### [TRY IT]
Stop after the line containing "New South Wales, site Q34, 3-frame burst."; retype every line of the data before it exactly, starting from the first.

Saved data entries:
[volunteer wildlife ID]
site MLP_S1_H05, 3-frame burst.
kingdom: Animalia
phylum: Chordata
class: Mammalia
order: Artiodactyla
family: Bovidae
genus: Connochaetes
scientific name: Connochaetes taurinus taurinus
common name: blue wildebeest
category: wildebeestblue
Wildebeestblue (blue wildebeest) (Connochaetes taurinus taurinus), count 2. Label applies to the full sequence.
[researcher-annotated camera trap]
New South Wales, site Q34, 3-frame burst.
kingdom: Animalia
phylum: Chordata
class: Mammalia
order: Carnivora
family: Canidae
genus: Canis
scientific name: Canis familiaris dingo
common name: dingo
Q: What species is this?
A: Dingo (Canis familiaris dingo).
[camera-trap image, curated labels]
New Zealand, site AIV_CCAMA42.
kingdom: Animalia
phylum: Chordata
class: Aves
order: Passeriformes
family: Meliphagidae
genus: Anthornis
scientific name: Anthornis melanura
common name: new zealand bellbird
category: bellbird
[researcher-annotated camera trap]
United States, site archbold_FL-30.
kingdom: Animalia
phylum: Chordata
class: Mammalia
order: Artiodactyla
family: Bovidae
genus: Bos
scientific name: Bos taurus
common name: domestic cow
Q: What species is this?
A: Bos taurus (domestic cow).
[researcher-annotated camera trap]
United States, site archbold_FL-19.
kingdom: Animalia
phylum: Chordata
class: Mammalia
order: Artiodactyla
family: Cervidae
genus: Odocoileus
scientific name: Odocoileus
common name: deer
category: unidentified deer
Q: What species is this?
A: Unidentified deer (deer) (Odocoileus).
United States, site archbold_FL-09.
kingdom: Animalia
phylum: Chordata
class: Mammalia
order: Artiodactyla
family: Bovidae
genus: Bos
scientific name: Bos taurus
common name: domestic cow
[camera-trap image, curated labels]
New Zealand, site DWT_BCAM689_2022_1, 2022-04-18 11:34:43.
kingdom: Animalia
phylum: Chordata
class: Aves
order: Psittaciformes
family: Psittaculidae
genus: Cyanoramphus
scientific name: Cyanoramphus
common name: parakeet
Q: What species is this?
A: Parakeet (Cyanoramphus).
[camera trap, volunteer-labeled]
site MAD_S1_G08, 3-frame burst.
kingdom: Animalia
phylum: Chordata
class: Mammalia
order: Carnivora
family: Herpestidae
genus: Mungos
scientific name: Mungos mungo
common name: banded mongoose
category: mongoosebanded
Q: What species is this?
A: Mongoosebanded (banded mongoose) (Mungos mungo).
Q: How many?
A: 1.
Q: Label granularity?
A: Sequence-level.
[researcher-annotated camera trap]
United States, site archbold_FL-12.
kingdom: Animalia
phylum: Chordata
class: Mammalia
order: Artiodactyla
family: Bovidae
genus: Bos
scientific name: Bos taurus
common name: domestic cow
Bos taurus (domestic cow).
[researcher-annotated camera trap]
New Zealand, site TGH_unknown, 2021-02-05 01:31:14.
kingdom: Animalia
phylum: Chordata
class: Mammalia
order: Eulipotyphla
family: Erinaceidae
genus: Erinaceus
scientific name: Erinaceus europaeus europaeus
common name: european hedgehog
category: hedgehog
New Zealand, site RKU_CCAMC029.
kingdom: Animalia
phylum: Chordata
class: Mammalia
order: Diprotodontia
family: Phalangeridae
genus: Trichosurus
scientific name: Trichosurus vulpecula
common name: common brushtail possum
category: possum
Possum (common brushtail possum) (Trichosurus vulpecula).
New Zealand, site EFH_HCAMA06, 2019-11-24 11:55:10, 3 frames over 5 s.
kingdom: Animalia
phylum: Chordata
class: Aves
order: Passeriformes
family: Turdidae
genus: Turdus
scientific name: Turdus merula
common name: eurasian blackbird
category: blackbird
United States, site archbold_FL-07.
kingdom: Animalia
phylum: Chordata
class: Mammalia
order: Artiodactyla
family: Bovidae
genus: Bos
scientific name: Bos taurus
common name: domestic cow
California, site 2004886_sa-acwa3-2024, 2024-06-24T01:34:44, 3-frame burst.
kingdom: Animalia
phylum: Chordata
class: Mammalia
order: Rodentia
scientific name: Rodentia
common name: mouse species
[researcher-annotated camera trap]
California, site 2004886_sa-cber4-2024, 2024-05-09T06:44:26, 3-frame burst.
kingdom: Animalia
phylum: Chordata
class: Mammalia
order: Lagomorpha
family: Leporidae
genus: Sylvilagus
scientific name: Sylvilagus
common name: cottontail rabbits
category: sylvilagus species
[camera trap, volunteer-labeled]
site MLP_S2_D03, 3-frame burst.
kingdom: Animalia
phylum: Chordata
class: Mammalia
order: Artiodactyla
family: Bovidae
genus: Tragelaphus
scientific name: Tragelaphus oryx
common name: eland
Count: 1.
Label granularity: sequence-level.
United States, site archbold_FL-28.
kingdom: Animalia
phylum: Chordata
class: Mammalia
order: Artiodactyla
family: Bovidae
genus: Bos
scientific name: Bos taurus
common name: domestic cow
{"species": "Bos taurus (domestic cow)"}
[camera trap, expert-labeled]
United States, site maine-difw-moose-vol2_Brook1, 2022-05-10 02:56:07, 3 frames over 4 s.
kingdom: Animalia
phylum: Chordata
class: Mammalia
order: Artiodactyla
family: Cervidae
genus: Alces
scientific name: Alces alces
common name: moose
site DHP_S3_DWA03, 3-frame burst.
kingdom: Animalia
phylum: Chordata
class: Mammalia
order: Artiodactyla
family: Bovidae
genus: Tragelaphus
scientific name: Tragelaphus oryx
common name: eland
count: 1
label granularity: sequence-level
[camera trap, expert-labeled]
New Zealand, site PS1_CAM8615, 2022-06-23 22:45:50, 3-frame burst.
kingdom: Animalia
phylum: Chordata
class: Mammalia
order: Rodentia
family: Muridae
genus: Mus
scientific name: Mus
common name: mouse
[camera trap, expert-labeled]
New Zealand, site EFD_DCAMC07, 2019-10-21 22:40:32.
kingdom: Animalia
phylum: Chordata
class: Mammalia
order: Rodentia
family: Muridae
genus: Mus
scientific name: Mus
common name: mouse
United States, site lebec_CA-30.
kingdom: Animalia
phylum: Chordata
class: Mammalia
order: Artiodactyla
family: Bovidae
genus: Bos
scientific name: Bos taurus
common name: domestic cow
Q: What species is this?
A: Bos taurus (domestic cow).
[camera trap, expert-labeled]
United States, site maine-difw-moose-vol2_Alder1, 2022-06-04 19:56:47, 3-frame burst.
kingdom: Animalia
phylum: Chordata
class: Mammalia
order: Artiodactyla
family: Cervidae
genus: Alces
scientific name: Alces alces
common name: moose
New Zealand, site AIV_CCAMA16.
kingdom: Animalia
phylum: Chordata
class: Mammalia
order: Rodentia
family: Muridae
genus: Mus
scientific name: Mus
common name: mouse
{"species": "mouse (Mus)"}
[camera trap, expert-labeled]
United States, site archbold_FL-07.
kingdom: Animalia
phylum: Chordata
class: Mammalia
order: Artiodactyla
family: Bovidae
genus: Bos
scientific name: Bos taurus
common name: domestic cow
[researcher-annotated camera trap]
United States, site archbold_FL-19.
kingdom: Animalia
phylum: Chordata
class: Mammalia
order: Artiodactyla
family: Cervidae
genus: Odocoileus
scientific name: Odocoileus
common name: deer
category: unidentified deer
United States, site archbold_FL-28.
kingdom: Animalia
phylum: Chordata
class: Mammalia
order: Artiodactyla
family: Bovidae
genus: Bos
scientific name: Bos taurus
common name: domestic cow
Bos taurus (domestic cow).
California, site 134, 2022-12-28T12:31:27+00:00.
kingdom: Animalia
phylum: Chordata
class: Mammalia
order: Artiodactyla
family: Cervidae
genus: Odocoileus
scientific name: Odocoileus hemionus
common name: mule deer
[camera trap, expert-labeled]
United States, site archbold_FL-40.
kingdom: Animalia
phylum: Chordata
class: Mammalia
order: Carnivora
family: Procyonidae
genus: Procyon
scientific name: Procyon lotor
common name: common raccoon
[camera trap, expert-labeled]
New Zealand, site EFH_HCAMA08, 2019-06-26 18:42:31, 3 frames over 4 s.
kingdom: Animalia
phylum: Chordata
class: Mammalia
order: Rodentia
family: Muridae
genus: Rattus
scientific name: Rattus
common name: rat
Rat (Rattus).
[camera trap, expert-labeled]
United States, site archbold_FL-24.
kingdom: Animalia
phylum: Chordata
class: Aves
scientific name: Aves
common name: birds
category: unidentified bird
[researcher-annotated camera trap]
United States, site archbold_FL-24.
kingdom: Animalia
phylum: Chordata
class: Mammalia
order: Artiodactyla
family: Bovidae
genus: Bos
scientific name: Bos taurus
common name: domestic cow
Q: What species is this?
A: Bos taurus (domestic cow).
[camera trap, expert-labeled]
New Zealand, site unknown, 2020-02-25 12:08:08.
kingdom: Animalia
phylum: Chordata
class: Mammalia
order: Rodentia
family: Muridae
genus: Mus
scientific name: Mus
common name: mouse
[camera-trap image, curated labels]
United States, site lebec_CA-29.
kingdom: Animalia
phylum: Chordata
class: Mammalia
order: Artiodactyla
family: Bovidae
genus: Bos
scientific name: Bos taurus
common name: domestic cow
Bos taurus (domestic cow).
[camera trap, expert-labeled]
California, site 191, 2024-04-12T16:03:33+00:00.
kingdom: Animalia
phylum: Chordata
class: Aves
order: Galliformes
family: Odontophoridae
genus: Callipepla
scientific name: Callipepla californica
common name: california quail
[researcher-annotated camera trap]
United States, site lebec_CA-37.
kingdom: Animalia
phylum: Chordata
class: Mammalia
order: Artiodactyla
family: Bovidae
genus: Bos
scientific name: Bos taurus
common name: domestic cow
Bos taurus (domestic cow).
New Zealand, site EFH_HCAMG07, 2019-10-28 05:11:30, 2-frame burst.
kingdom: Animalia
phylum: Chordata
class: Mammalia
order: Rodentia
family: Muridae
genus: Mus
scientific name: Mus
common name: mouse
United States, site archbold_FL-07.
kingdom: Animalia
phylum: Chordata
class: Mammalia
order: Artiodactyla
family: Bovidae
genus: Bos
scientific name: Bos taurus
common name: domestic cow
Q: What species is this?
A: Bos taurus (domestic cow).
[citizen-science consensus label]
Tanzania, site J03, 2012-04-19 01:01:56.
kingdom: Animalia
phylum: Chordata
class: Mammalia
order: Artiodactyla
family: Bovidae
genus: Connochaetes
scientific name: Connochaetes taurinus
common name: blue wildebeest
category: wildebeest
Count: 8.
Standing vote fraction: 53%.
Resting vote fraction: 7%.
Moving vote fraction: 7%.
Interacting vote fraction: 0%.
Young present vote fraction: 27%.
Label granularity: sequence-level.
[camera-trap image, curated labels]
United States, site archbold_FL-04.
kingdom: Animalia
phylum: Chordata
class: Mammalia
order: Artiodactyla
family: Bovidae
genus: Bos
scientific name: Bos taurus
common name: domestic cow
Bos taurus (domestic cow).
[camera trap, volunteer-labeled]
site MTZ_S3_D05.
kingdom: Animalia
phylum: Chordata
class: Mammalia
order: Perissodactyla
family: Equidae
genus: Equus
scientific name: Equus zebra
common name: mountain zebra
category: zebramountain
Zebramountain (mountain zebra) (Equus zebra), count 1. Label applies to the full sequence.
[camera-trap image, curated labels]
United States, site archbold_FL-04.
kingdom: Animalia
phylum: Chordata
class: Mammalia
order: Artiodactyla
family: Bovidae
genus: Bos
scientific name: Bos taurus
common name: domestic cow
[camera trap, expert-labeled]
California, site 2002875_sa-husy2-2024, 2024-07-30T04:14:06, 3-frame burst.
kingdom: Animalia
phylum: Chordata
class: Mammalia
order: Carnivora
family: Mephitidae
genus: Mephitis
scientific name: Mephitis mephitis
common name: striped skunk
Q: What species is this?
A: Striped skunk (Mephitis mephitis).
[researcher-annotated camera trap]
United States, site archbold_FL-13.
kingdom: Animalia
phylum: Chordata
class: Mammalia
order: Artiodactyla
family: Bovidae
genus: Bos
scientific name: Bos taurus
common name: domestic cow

### [WRITTEN REPLY]
[volunteer wildlife ID]
site MLP_S1_H05, 3-frame burst.
kingdom: Animalia
phylum: Chordata
class: Mammalia
order: Artiodactyla
family: Bovidae
genus: Connochaetes
scientific name: Connochaetes taurinus taurinus
common name: blue wildebeest
category: wildebeestblue
Wildebeestblue (blue wildebeest) (Connochaetes taurinus taurinus), count 2. Label applies to the full sequence.
[researcher-annotated camera trap]
New South Wales, site Q34, 3-frame burst.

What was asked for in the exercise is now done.